Command man 5 sshd_config will give you plenty of options.

Setting LogLevel VERBOSE in file /etc/ssh/sshd_config is probably what you need, although there are higher levels.

The messages will end ip in /var/log/auth.log by default, so you will have to tail -f /var/log/auth.log in a separate terminal to see what is going on.

sмurf
  • 4,680
  • does not help - doesn't log anything when trying to connect – peetonn Sep 05 '17 at 22:21
  • 2
    Actually it does help - it shows that no packet reaches the sshd process. Your next step is to find out which firewall is blocking it - the server itself or some router on the way. Try running this command on the server: sudo tcpdump dst x.x.x.x and dst port 22, replacing x.x.x.x with the actual IP address, try to connect from your macOs machine and check if you have anything printed on the screen. If yes - check the servers firewall rules. If not the problem is either in your macOs or in the routers/firewalls between it and the server. – sмurf Sep 06 '17 at 00:48
  • I'll mark this post as answer, because the question was about debugging ssh connection (not about solving my particular problem) and it did help a little. I posted below on how I resolved my problem. – peetonn Sep 06 '17 at 22:42
2

The problem turned out to be other machine with same IP address as the server. Very trivial but not obvious (sigh). Thanks for the input for those who answered.

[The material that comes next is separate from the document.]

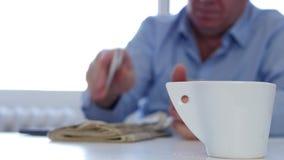 El empresario en un café y un hallazgo de la bebida de la pausa del trabajo añade en un periódico almacen de metraje de vídeo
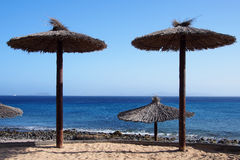 Empty beach with thatched-roof umbrellas Royalty Free Stock Images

I was desperate to start using Wireshark, when I checked arp tables on clients and noticed that clients that have intermittent problems sometimes get different mac addresses for the same server IP address. This made me think that there might be a different machine in the network. That was the problem.

peetonn
  • 163
0

I guess the network from where you are using nmap does not have the firewall permission to reach the port 22 on the server. On the other machine from where you can see only port 22 on the server, but not the port 80, the firewall rule allow connection to port 22 but not on port 80 from that machine to the server.

Check the firewall settings for the rule allowing ssh and http access to the server from your machine and the other machine.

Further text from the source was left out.